WHAT YOU SHOULD DO: Extract the full listing verbatim and drop any pictures from your copy.

----

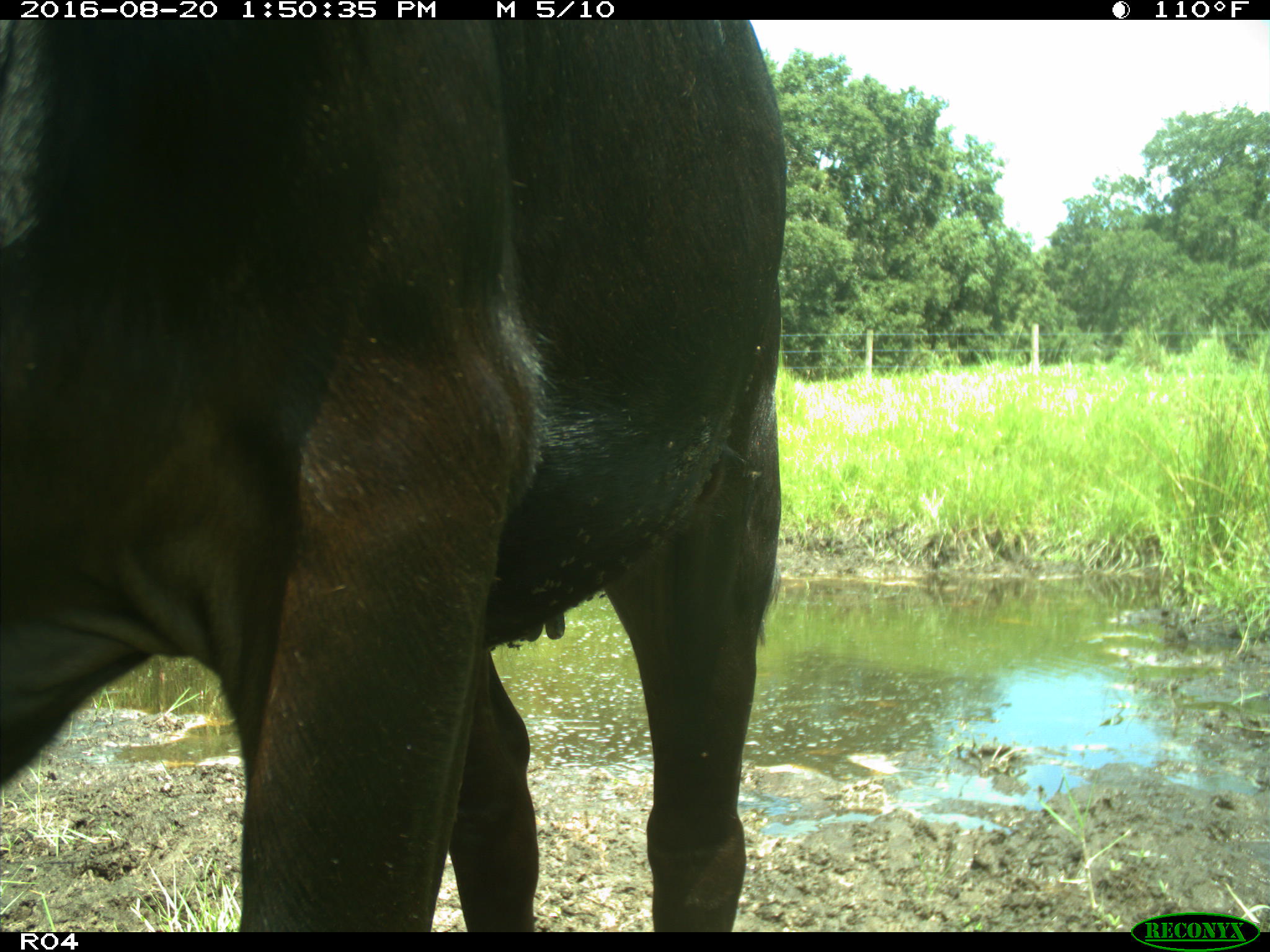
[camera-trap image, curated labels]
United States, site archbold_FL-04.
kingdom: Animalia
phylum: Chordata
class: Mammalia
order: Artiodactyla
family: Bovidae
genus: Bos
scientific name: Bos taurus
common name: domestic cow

----

TASK SOLUTION:
[camera-trap image, curated labels]
United States, site archbold_FL-04.
kingdom: Animalia
phylum: Chordata
class: Mammalia
order: Artiodactyla
family: Bovidae
genus: Bos
scientific name: Bos taurus
common name: domestic cow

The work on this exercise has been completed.